Esse, dentre outros, é um dos motivos pelos quais empresas como a própria Petrobras não mobilizam mais intensamente a reserva de lucros para aumento do capital integralizado.
Só pra constar: a reserva de lucros da Petrobras é de mais de 50 bi.
“…1 - A Vale saiu, sim, das bolsas dos EUA e do Canadá, logo depois da compra da Inco.
E saiu, exatamente, por causa do rigor com que as CVMs americana e canadense funcionam. A CVM americana não enguliu o modo como a Vale financiou a compra da Inco … ”
Não tenho conhecimento desta notícia. Podeira fornecer um link, uma fonte?

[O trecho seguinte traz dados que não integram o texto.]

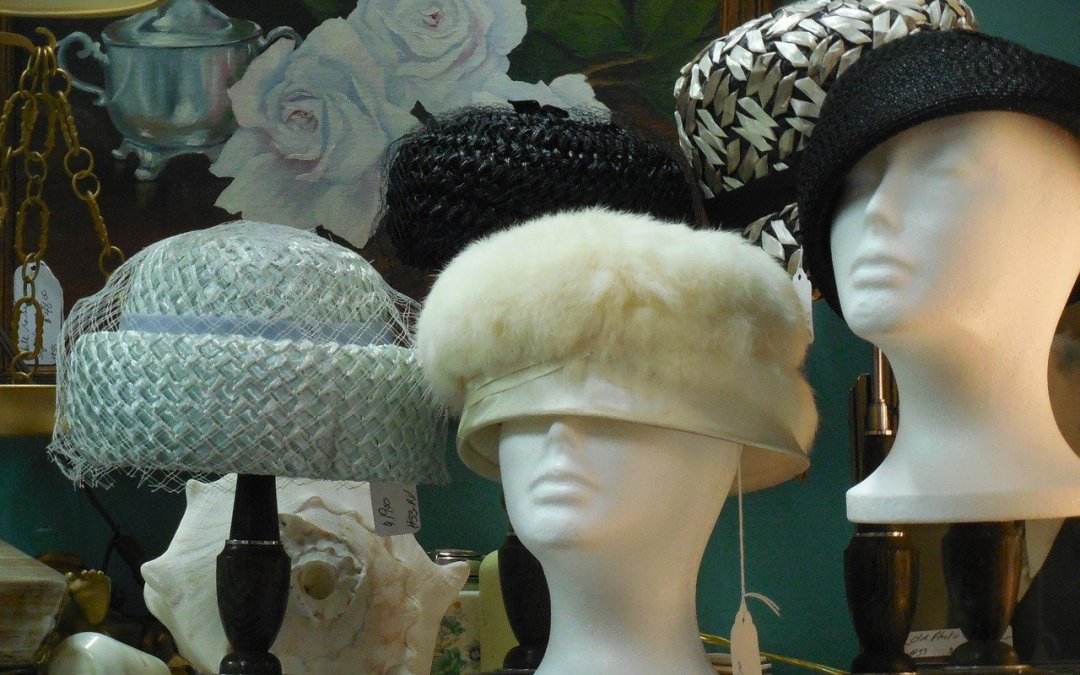 7 Reasons You Should Shop Second Hand Stores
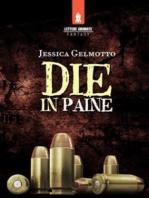 Die in Paine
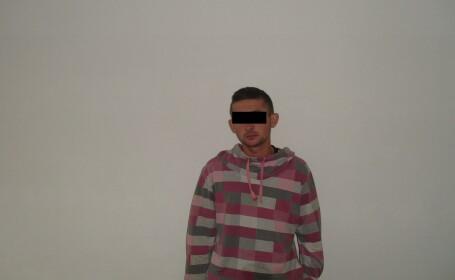suspect furt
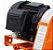 Lavadora Industrial - J450 - 220V MONO. - 2CV - JACTO - Imagem 4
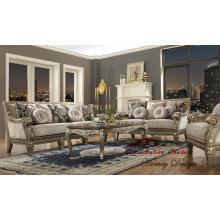 Homey Desing HD303 Living room set Houston Texas USA Aztec Furniture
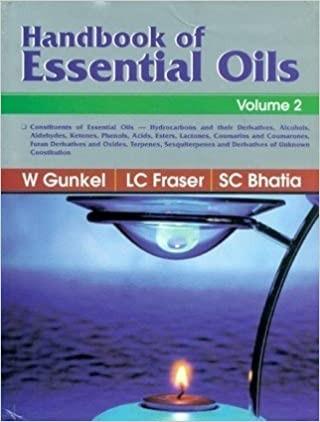 Handbook Of Essential Oils Vol 2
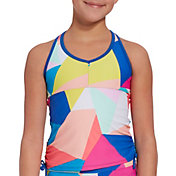 DSG Girls' Elite Athletic Racerback Tankini
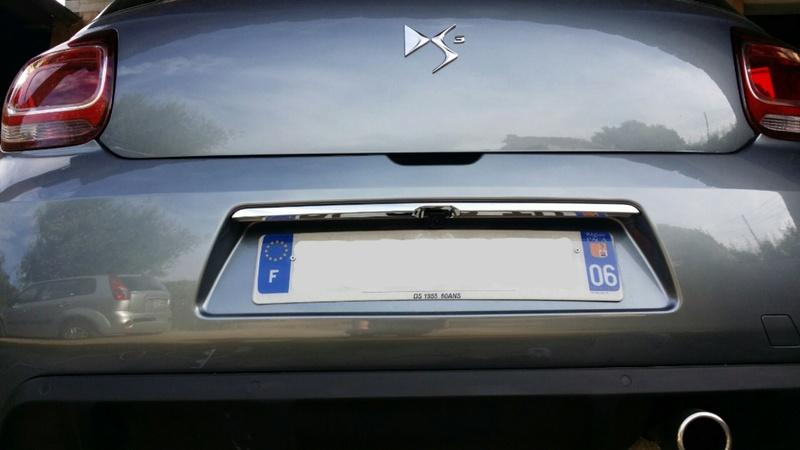 [Juju06] DS3 VTI 120 Gris Thorium/Rouge Carmen 20170510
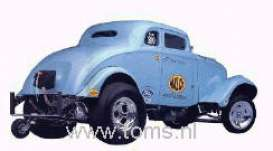 Willys  - 1933 blue - 1:18 - Precision Miniatures - prm04 | The Diecast Company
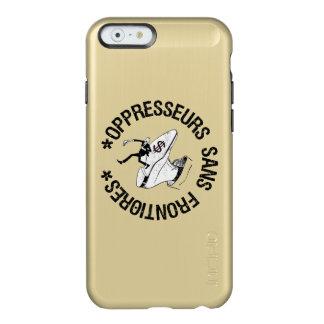 SEM OPPRESSORS BORDER INCIPIO FEATHER® SHINE iPhone 6 CASE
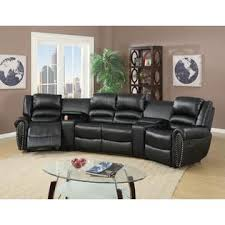 Home Theater Sofa by Hollywood Decor Auvinya Reclining Home Theater Sofa Set In Bonded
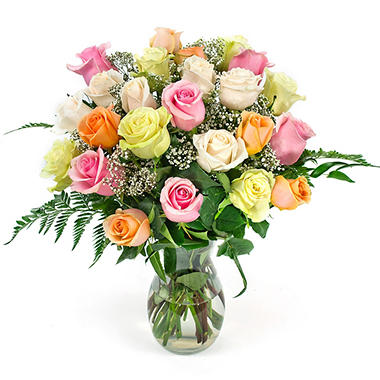 VARIANT Mixed Pastels Rose Bouquet (2 dozen)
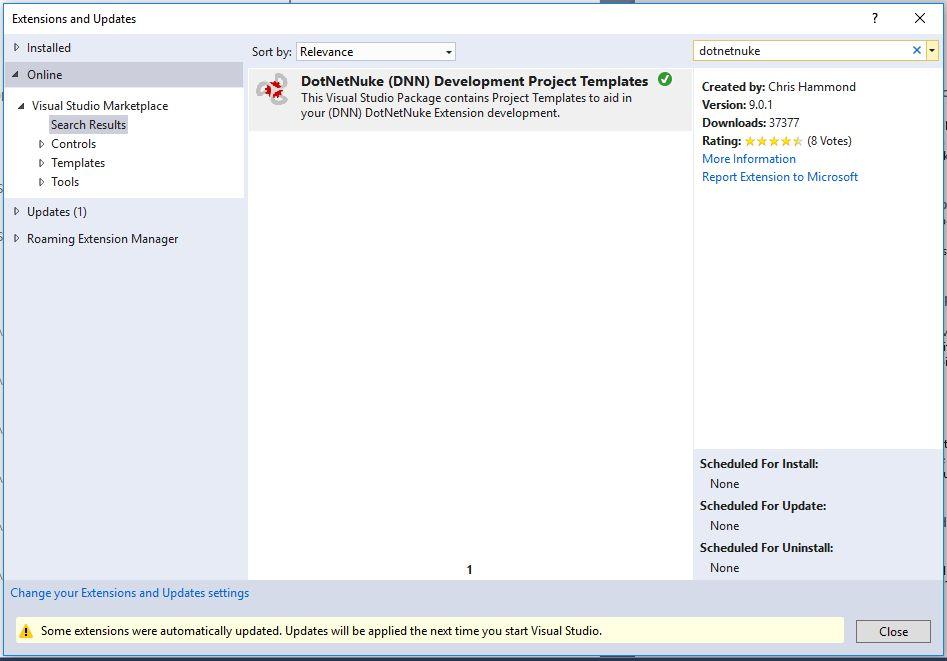 Visual Studio 2017 Development Templates for DNN (DotNetNuke ...
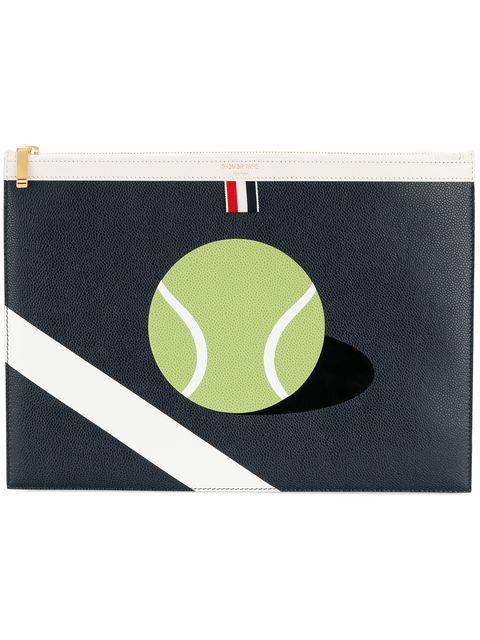 Thom Browne Medium Zipper Document Holder (35x25 Cm) With Tennis Ball Intarsia In Pebble Grain & Calf Leather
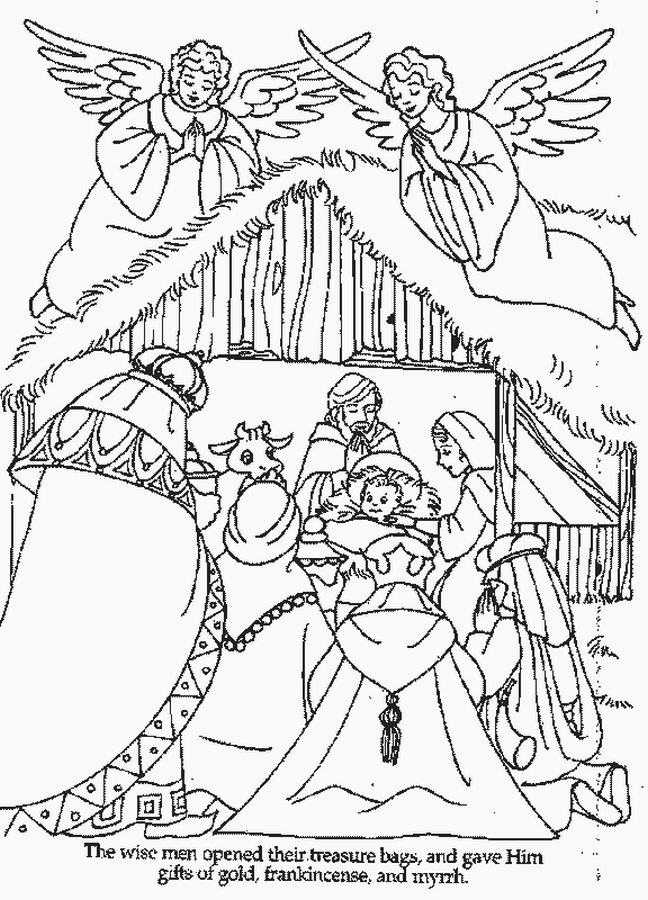 648x900 Christmas Coloring Pages Santa And Baby Jesus Nativity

O que há e que o Canadá cobrou da Vale uma explicação da Vale pela sobre suspensão de atividades na Inco e, que se deve a crise mundial e baixa nas encomendas à empresa.
E a Inco? Era estatal?
#301
Clever, já encontrei a explicação. É para criar uma “cortina de fumaça” pois o governo já aumentou em quase 30% a CIDE e com isso a baixa do preço não chega às bombas, o governo não perde arrecadação e permite que a Petrobrás faça sua jogadinha de mkt para os tolos.
Dar com uma mão e tirar com a outra pouco é bobagem……
Correção: … O que há é que o Canadá cobrou da Vale uma explicação sobre a suspensão de atividades na Inco e, que se deve à crise mundial que provocou diminuição nas encomendas à empresa ….
a VALE negociada no Canada? a SEC questionando a forma de endividamento?
oElias, eu to com o Antonio M, de onde vc tirou essa estorias. tem fonte? mostra p / gente isso ai.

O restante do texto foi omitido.